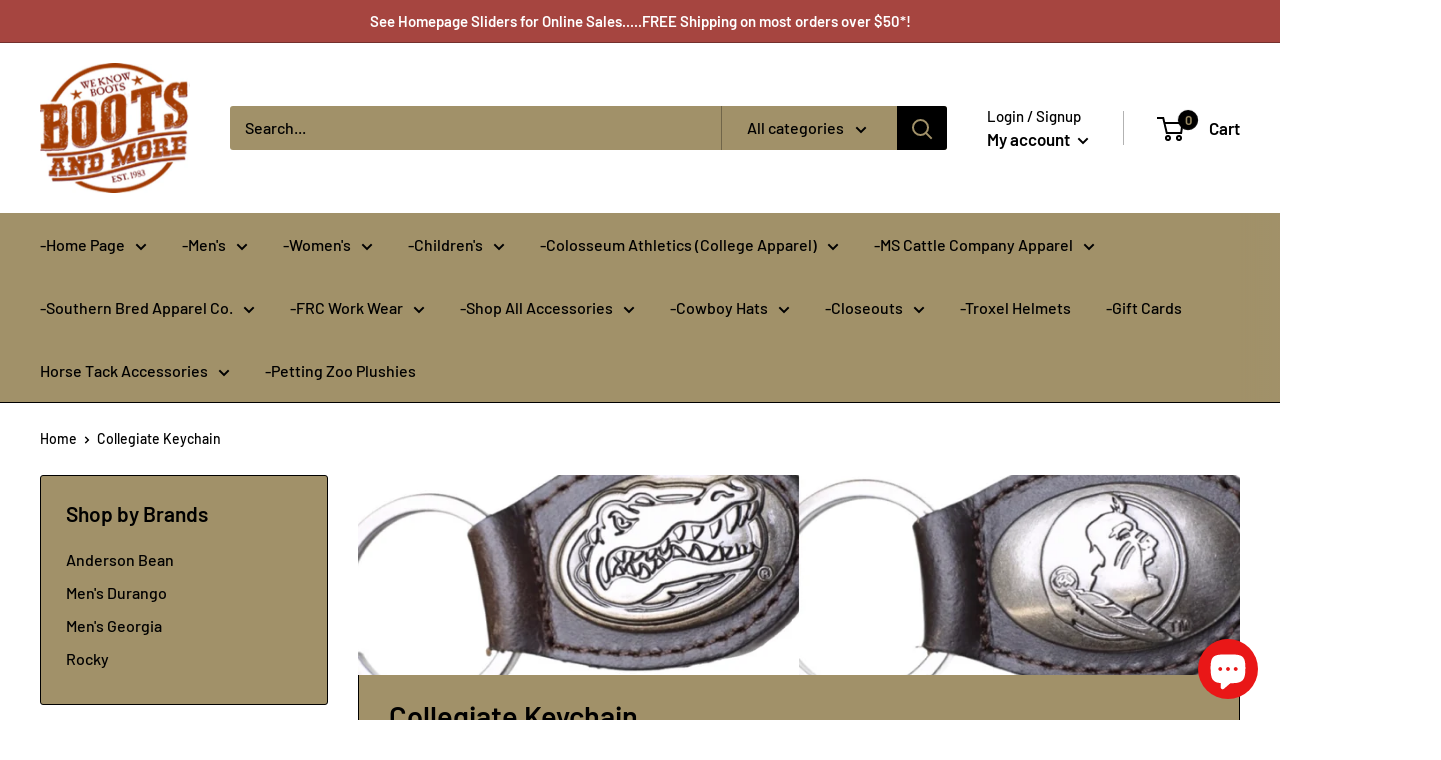

--- FILE ---
content_type: text/javascript
request_url: https://www.bootsandmore.net/cdn/shop/t/4/assets/custom.js?v=102476495355921946141659551321
body_size: -588
content:
//# sourceMappingURL=/cdn/shop/t/4/assets/custom.js.map?v=102476495355921946141659551321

→ Problem statement
Your copy should hold every record word for word and none of the pictures.

→ Exercise solution
--- FILE ---
content_type: text/javascript
request_url: https://www.bootsandmore.net/cdn/shop/t/4/assets/custom.js?v=102476495355921946141659551321
body_size: -588
content:
//# sourceMappingURL=/cdn/shop/t/4/assets/custom.js.map?v=102476495355921946141659551321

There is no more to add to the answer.